Re: [PATCH] Revert "firmware: qcom: qseecom: convert to using the TZ allocator"

From: Bartosz Golaszewski
Date: Mon Jul 29 2024 - 08:36:10 EST


On Mon, Jul 29, 2024 at 12:28 PM Johan Hovold <johan@xxxxxxxxxx> wrote:
>
> On Mon, Jul 29, 2024 at 12:03:55PM +0200, Bartosz Golaszewski wrote:
> > On Mon, Jul 29, 2024 at 11:58 AM Johan Hovold <johan+linaro@xxxxxxxxxx> wrote:
> > >
> > > This reverts commit 6612103ec35af6058bb85ab24dae28e119b3c055.
> > >
> > > Using the "TZ allocator" for qcseecom breaks efivars on machines like
> > > the Lenovo ThinkPad X13s and x1e80100 CRD:
> > >
> > > qcom_scm firmware:scm: qseecom: scm call failed with error -22
> > >
> > > Reverting to the 6.10 state makes qseecom work again.
> > >
> > > Fixes: 6612103ec35a ("firmware: qcom: qseecom: convert to using the TZ allocator")

__Your tasks__
**A.** Answer these questions about the patch thread, one line each:
(i) Which commit does the patch revert?
(ii) On which machines does using the "TZ allocator" break efivars?
(iii) What error number does the failed scm call report?
**B.** Please reproduce the patch thread word for word, starting at "On Mon, Jul 29, 2024 at 12:28 PM" and ending at "reverts commit 6612103ec35af6058bb85ab24dae28e119b3c055.".

__Extracted information__
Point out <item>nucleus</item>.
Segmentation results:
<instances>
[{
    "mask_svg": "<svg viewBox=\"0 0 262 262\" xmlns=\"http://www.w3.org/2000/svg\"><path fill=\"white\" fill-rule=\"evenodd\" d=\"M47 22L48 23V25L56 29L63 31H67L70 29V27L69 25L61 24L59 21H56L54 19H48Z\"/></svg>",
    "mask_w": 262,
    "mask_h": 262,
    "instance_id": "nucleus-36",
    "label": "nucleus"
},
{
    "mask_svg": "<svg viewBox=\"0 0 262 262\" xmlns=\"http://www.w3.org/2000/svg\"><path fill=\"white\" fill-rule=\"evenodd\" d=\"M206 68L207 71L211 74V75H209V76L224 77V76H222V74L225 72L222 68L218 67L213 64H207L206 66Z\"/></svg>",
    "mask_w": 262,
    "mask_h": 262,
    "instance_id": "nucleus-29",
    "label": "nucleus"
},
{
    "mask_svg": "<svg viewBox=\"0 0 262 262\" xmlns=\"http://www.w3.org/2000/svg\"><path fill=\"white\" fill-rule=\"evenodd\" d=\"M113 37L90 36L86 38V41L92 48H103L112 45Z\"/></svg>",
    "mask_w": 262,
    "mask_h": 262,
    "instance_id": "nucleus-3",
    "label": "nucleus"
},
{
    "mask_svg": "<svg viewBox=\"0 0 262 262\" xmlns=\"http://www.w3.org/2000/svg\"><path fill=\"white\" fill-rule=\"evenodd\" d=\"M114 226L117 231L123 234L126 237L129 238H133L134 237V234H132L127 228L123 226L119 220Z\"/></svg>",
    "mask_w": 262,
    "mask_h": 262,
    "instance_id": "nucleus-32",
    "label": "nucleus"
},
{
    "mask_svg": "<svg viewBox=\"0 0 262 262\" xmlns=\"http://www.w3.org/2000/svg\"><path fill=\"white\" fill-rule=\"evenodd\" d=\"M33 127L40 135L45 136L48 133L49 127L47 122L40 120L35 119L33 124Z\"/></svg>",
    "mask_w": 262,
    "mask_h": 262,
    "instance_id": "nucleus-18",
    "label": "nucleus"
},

__Completed exercise__
**A.**
(i) Commit 6612103ec35af6058bb85ab24dae28e119b3c055.
(ii) The Lenovo ThinkPad X13s and the x1e80100 CRD.
(iii) -22.

**B.**
On Mon, Jul 29, 2024 at 12:28 PM Johan Hovold <johan@xxxxxxxxxx> wrote:
>
> On Mon, Jul 29, 2024 at 12:03:55PM +0200, Bartosz Golaszewski wrote:
> > On Mon, Jul 29, 2024 at 11:58 AM Johan Hovold <johan+linaro@xxxxxxxxxx> wrote:
> > >
> > > This reverts commit 6612103ec35af6058bb85ab24dae28e119b3c055.